A bad book about the military will do one or several of the following things: 1) reduce the troops to tropes; 2) wave a flag; 3) become an excuse for an author to enter into a partisan argument between himself and the reader’s sensibilities; and 4) read like a Michael Bay (or, if in the 90s, Jerry Bruckheimer) movie.

I just finished reading an earnest attempt at macho beachside literature, “Horse Soldiers,” pitched to me by the PR company slinging the book as something for Dad on Father’s Day (which was Sunday?). My dad’s a retired Commander in the US Navy, so I couldn’t really think of the book without wondering how he would feel about it, and the military has kind of seeped into the back of my mind and informed, I’m finding increasingly as I get older, how I look at most things.

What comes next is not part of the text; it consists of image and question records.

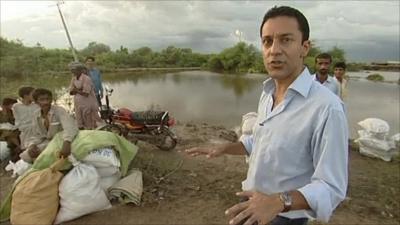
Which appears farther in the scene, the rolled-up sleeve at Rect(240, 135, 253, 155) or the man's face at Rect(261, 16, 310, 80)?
the rolled-up sleeve at Rect(240, 135, 253, 155)

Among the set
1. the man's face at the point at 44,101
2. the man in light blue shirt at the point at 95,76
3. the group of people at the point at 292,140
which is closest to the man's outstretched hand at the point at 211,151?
the group of people at the point at 292,140

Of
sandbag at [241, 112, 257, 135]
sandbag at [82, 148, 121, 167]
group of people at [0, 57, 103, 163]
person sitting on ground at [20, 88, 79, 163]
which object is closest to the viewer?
sandbag at [82, 148, 121, 167]

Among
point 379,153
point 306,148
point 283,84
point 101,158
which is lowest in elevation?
point 379,153

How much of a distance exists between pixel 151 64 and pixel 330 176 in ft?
112

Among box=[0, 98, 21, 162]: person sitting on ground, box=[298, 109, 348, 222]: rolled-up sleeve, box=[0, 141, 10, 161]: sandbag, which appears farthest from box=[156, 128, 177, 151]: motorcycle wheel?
box=[298, 109, 348, 222]: rolled-up sleeve

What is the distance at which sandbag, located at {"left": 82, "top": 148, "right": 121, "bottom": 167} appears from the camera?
306 cm

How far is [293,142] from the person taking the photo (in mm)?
946

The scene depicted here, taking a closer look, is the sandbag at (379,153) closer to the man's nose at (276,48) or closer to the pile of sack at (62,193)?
the pile of sack at (62,193)

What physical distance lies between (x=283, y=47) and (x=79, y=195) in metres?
2.50

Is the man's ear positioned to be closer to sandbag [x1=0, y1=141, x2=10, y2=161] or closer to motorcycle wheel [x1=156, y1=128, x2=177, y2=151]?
motorcycle wheel [x1=156, y1=128, x2=177, y2=151]

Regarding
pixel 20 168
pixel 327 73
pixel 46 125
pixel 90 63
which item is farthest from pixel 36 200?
pixel 327 73

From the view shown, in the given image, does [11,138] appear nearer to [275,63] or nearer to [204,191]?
[204,191]

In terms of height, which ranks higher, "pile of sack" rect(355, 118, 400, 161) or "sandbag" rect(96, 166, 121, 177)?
"sandbag" rect(96, 166, 121, 177)

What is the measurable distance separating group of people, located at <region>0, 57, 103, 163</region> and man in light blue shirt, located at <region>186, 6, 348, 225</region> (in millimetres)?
2439
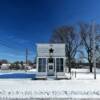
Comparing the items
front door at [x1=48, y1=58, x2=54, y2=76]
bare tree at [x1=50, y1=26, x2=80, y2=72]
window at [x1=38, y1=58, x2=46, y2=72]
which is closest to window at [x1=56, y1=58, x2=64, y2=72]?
front door at [x1=48, y1=58, x2=54, y2=76]

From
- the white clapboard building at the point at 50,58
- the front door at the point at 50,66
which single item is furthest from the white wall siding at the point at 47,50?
the front door at the point at 50,66

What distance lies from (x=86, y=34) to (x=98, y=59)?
6.42 m

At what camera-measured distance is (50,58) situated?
93.1 feet

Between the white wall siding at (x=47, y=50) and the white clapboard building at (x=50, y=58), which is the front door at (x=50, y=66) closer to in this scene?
the white clapboard building at (x=50, y=58)

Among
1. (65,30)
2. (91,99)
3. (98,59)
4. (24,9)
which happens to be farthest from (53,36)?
(91,99)

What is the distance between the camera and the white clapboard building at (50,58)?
90.4ft

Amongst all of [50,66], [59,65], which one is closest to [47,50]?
[50,66]

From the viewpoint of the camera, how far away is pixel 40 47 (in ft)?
93.0

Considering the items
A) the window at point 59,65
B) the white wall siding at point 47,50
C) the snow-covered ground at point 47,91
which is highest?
the white wall siding at point 47,50

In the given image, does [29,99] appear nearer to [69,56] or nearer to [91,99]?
[91,99]

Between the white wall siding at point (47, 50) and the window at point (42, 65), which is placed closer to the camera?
the window at point (42, 65)

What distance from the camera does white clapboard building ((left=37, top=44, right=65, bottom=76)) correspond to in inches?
1085

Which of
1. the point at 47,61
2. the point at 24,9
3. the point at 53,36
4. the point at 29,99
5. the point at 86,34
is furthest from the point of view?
the point at 53,36

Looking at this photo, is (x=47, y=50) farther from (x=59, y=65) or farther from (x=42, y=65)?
(x=59, y=65)
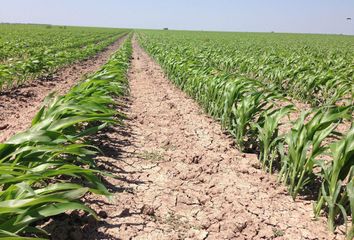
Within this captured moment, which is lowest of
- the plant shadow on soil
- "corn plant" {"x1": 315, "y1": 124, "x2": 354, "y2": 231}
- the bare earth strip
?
the bare earth strip

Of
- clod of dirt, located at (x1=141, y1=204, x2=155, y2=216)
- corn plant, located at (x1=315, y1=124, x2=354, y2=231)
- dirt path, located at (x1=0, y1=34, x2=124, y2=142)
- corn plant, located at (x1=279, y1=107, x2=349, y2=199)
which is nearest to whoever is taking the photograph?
corn plant, located at (x1=315, y1=124, x2=354, y2=231)

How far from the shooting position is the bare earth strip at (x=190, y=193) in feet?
7.46

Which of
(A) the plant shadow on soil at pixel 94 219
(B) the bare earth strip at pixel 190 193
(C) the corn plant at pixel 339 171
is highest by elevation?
(C) the corn plant at pixel 339 171

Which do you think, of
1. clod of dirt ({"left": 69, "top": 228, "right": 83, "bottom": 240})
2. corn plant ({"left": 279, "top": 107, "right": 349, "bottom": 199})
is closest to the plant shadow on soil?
clod of dirt ({"left": 69, "top": 228, "right": 83, "bottom": 240})

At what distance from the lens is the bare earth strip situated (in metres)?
2.27

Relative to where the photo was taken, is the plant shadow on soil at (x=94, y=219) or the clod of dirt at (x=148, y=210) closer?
the plant shadow on soil at (x=94, y=219)

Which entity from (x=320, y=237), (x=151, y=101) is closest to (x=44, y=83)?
→ (x=151, y=101)

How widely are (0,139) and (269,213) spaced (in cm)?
301

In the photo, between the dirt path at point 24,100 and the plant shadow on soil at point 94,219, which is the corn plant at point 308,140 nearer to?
the plant shadow on soil at point 94,219

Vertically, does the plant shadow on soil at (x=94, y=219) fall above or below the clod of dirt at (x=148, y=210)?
above

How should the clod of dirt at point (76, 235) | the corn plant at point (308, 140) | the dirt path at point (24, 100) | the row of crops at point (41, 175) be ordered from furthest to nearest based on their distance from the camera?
the dirt path at point (24, 100) < the corn plant at point (308, 140) < the clod of dirt at point (76, 235) < the row of crops at point (41, 175)

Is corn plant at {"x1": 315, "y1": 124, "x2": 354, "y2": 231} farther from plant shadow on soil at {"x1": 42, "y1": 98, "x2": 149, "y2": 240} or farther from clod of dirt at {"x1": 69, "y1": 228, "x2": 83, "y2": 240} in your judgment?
clod of dirt at {"x1": 69, "y1": 228, "x2": 83, "y2": 240}

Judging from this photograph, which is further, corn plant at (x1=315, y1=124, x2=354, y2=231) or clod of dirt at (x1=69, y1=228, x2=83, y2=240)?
corn plant at (x1=315, y1=124, x2=354, y2=231)

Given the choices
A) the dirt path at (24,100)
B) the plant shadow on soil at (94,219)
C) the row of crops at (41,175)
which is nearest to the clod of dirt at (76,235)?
the plant shadow on soil at (94,219)
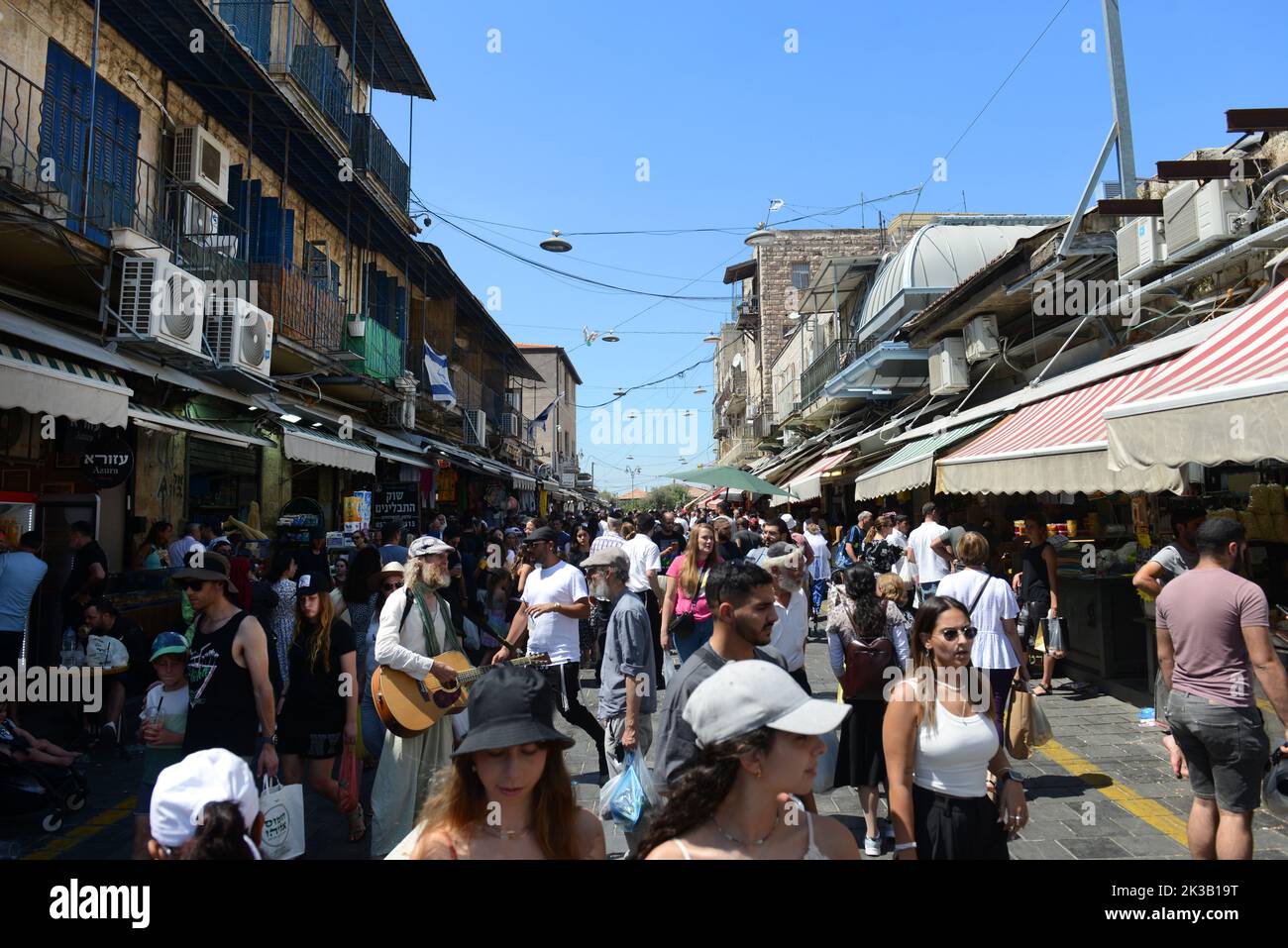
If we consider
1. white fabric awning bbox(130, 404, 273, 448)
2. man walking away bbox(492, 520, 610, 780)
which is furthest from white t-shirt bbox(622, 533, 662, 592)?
white fabric awning bbox(130, 404, 273, 448)

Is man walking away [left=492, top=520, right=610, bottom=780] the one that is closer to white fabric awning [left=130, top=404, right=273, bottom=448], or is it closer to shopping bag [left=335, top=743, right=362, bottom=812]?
shopping bag [left=335, top=743, right=362, bottom=812]

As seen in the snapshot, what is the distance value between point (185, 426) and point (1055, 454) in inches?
343

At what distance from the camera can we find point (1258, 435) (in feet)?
14.1

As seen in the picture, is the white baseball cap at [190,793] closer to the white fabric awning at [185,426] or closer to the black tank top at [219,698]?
the black tank top at [219,698]

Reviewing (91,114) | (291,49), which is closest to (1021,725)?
(91,114)

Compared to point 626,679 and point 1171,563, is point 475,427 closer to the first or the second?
point 626,679

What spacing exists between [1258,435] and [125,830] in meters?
7.17

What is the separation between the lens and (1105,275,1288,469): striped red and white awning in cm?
428

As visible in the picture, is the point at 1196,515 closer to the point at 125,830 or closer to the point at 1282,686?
the point at 1282,686

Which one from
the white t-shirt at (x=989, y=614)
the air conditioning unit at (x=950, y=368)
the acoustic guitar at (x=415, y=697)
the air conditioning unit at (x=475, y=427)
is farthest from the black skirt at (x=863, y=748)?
the air conditioning unit at (x=475, y=427)

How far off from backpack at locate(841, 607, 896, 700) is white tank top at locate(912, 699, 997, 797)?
60.6 inches

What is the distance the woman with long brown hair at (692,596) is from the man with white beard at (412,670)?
1.87m

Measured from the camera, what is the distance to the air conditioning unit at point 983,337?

As such I feel compelled to discuss further the risks of writing a sensationalized take on military strategy, to elaborate on my negative review of the book, which should appear on Blast sometime this week.

The thing is this, at bottom: Nobody’s going to go to a book about military strategy, especially the War On Terror, without a political position of their own. I, myself, think the entire affair was ruined the moment the Commander in Chief decided not to pursue Bin Laden, so, within those confines, the Horse Soldiers’ mission (to fight Al Qaeda) wasn’t really the issue. The issue I had with the book was more that it didn’t do what it could to treat the soldiers as people, and instead gave us a Tony Scott movie with a pair of protagonists, a faceless enemy and a host of extras.

It’s about, I suppose, “supporting the troops.” The author, Doug Stanton, did a monumental amount of research to put “Horse Soldiers” together, and it shows. But Stanton’s encyclopedic amount of interviews and legwork produced not a book full of humanity, but a book full of pop and action. I didn’t care about the people whose lives were at stake in the war, and I didn’t get a sense of how their campaign fit in with the rest of the war, and these two things made the book into an excercise in sugar-spinning.

The more I think about it, the more frustrated I get, in fact. The book’s got staying power; I’ll give Stanton that.